▼
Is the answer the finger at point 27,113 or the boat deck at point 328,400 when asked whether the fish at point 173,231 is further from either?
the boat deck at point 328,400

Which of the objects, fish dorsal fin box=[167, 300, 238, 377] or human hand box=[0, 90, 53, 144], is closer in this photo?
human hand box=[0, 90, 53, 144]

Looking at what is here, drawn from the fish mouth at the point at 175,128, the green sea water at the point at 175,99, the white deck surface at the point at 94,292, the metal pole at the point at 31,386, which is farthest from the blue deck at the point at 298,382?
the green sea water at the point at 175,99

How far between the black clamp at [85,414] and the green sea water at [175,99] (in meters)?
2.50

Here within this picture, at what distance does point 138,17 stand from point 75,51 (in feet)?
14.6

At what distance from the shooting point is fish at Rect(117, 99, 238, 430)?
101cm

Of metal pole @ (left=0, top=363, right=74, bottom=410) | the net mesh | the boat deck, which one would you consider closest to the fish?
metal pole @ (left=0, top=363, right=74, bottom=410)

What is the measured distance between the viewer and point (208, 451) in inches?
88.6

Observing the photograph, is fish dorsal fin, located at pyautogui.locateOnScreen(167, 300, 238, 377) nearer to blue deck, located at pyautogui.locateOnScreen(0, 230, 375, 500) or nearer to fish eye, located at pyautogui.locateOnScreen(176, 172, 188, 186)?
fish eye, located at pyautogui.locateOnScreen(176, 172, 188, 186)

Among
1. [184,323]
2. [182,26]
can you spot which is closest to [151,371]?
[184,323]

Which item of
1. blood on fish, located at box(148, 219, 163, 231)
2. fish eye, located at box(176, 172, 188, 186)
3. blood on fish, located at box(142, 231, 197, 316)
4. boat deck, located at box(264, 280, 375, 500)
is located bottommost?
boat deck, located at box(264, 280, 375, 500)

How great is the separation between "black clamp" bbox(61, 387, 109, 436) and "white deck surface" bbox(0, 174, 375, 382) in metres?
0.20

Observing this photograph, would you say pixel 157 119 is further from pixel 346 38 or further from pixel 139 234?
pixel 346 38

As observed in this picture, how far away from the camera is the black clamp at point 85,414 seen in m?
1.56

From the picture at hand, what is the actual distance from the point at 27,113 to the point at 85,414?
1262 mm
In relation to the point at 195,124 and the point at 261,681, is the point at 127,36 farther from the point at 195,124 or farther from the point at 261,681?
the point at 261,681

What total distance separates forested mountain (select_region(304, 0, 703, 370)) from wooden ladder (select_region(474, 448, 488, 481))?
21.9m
▲
▶ [What is expected] Rewrite all of the items above, substituting "dorsal fin" for every occurrence of "fish dorsal fin" and leaving everything else unchanged.

▶ [Task response]
Is the answer the finger at point 27,113 or the boat deck at point 328,400 when asked whether the fish at point 173,231 is further from either?
the boat deck at point 328,400

Which of the objects, dorsal fin box=[167, 300, 238, 377] or human hand box=[0, 90, 53, 144], is closer in this photo?
human hand box=[0, 90, 53, 144]

Looking at what is here, drawn from the fish mouth at the point at 175,128, the green sea water at the point at 175,99, the white deck surface at the point at 94,292, the metal pole at the point at 31,386, which is farthest from the blue deck at the point at 298,382?
the green sea water at the point at 175,99

How far between the black clamp at [85,414] and the green sea water at [175,99] (in meters)?
2.50

Here within this picture, at what distance does point 138,17 stand from point 75,51 (in feet)?
14.6

At what distance from the shooting point is fish at Rect(117, 99, 238, 430)?
101cm

Of metal pole @ (left=0, top=363, right=74, bottom=410) | the net mesh | the boat deck, which one would you consider closest to the fish?
metal pole @ (left=0, top=363, right=74, bottom=410)

What is the measured distance between the viewer and point (208, 451) in inches?
88.6

Observing the photograph, is dorsal fin, located at pyautogui.locateOnScreen(167, 300, 238, 377) nearer to blue deck, located at pyautogui.locateOnScreen(0, 230, 375, 500) or nearer to fish eye, located at pyautogui.locateOnScreen(176, 172, 188, 186)?
fish eye, located at pyautogui.locateOnScreen(176, 172, 188, 186)

Among
1. [184,323]
2. [182,26]
can you spot which is closest to [151,371]?
[184,323]

Which item of
1. blood on fish, located at box(148, 219, 163, 231)
2. fish eye, located at box(176, 172, 188, 186)
3. blood on fish, located at box(142, 231, 197, 316)
4. boat deck, located at box(264, 280, 375, 500)
is located bottommost?
boat deck, located at box(264, 280, 375, 500)

How great is the separation between "black clamp" bbox(61, 387, 109, 436) and "white deck surface" bbox(0, 174, 375, 382) in metres?
0.20

Observing this photograph, would you say pixel 157 119 is further from pixel 346 38 or further from pixel 139 234?
pixel 346 38

As observed in this picture, how far away from the camera is the black clamp at point 85,414 seen in m?
1.56

From the picture at hand, what is the actual distance from the point at 27,113 to the point at 85,414?
1262 mm
In relation to the point at 195,124 and the point at 261,681, is the point at 127,36 farther from the point at 195,124 or farther from the point at 261,681?
the point at 261,681

What total distance separates forested mountain (select_region(304, 0, 703, 370)) from wooden ladder (select_region(474, 448, 488, 481))?
21.9m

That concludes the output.